Darkness is the partial or total absence of light. It conceals things, and it prevents us from seeing. When the clarity we so desperately want becomes hidden from us, we become trapped in a mindset that repeats on a constant loop: “Get me out of here.”

What do we do in those seasons? How do you move through the dark, even with the inability to see what is ahead?

Our tendency is to work things out now, as quickly as possible. The harder we strain to see what is next, the greater the uncertainty we feel, and the more we want to get out from where we are. We tend to arrange our lives so that everything works together for our ease and comfort. When things get hard, we tend to think something is wrong. This creates the tension that keeps us from seeing what is hap- pening in the moment. It is here that the pull to go back is so strong.
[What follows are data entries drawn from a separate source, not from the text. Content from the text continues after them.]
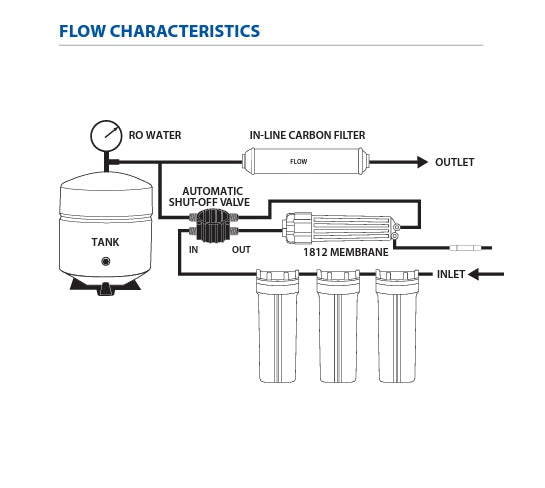 FLOW CHARACTERISTICS

RO WATER

IN-LINE CARBON FILTER

FLOW

OUTLET

AUTOMATIC SHUT-OFF VALVE

TANK

IN

OUT

1812 MEMBRANE

INLET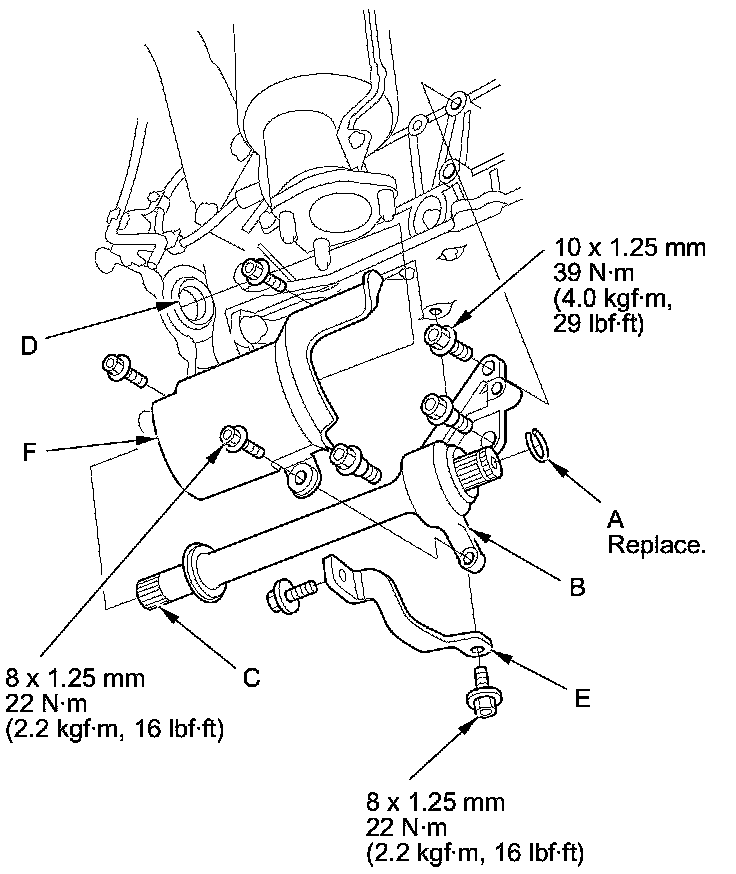 10 x 1.25 mm
39 N·m
(4.0 kgf·m,
29 lbf·ft)

D

F

A
Replace.

B

C

E

8 x 1.25 mm
22 N·m
(2.2 kgf·m, 16 lbf·ft)

8 x 1.25 mm
22 N·m
(2.2 kgf·m, 16 lbf·ft)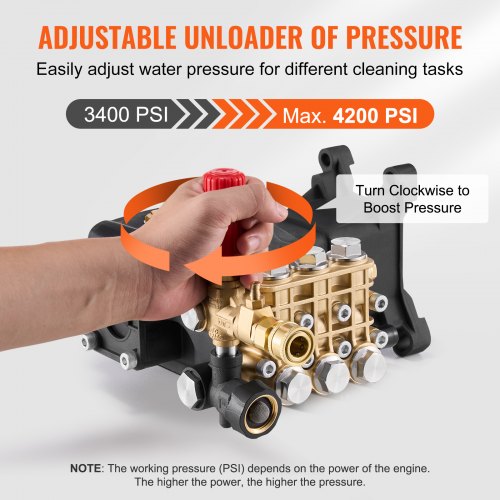 ADJUSTABLE UNLOADER OF PRESSURE

Easily adjust water pressure for different cleaning tasks

3400 PSI

Max. 4200 PSI

Turn Clockwise to Boost Pressure

NOTE: The working pressure (PSI) depends on the power of the engine. The higher the power, the higher the pressure.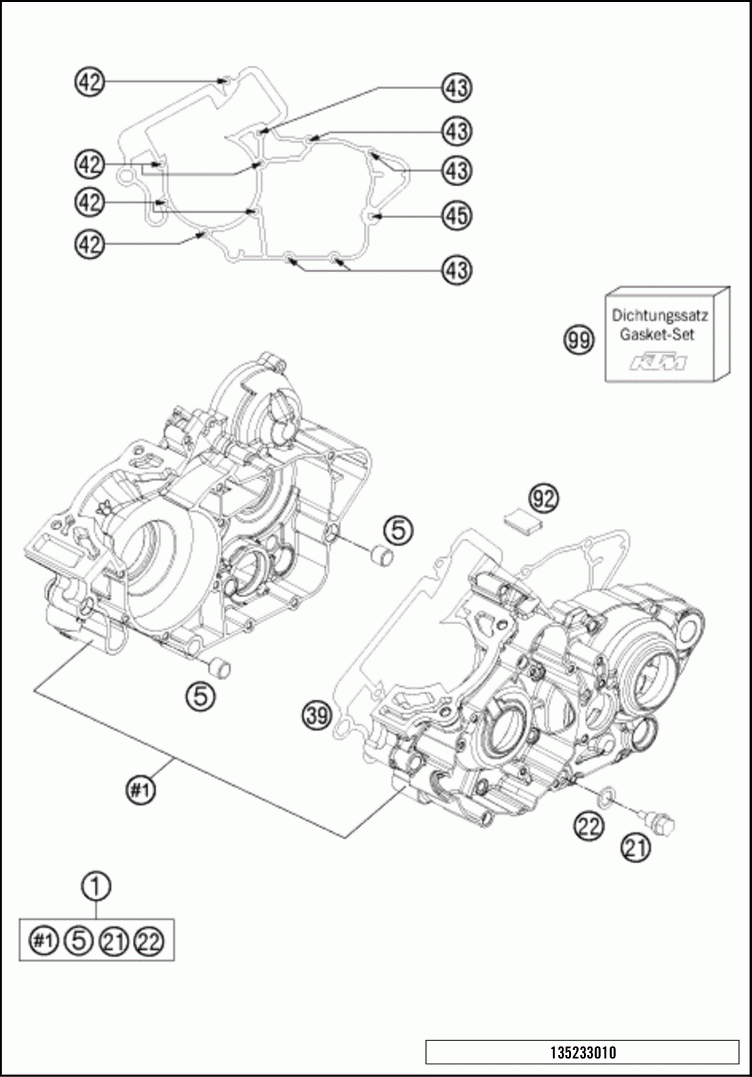 42
43
43
42
43
42
45
42
43

Dichtungssatz
Gasket-Set
KTM

99

92

5

5

39

#1

22

21

1

#1 5 21 22

135233010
We desperately want to see those finish lines, but they are veiled, concealed in darkness. When darkness is disorienting and uncertain, we want to get back to what we had before—even if that wasn’t a good or healthy situation either. We may have actually been miserable before, but we feel safer returning to familiar misery than stepping into an unknown future.

When the Israelites came into the wilderness with Moses, they wanted to turn back to Egypt. Back in Egypt everything was easier. Sure, we were slaves, they thought. But there was food!

We read that and think how silly it was for them to long for a lifestyle of enslavement, but we do that, too. We are willing to give up our freedom if captivity feels more familiar.

Familiar misery feels better than uncertain hope.

We love all the passages in the Bible that talk about God delivering us from things, getting us out of things. But a lot in the Scriptures is given to us about his meeting us in the middle of the hard things.

The tendency is to get out from under or to get around or to get over, but we actually have to go through them. The only way for us to embrace the process that is so important is to go through. And we go through one step at a time, as we depend on God to be gracious in this moment we are in.

In any season of darkness, our desire to “get back to normal” pulls us off track. If we cannot see what is coming next, we feel a distinct pressure that pulls us back to the familiarity of the past.

But “back to normal” is not the direction God is headed. He’s not going back to anything.

He is always doing something new.

If we rush back to what is familiar, we stand a strong chance of missing what God is doing in the present moment and the greatness he has in mind for the future.

Even in grief and uncertainty, God is at work. Perhaps, especially in grief and uncertainty. God is reminding me of a hope that isn’t threatened by despair, by life that isn’t threatened by death. So, as I find myself processing so many memories, my desire isn’t to go back, but rather to remain in the moment and cherish the legacy and the influence of my dad on my life.

As I remain in the moment, allowing myself to feel the weight of death, I also remain in the Presence of my God and the promise of His faithfulness.

There is no back to normal. Things won’t ever be the way they were.

While I can’t go back to what was, I can find hope in what will be. And that hope gives me strength and provides me with deep peace in this moment… in each moment.

Of course I am sad.
But I am also incredibly grateful. I have a deep peace. I have an even deeper hope.

This frees me to find joy in the messy middle, life in the face of death.

Messy middles aren’t just a means to an end. The weighty things are where we find the strength of the foundation that can withstand the weight we feel and hold us steady right in the middle.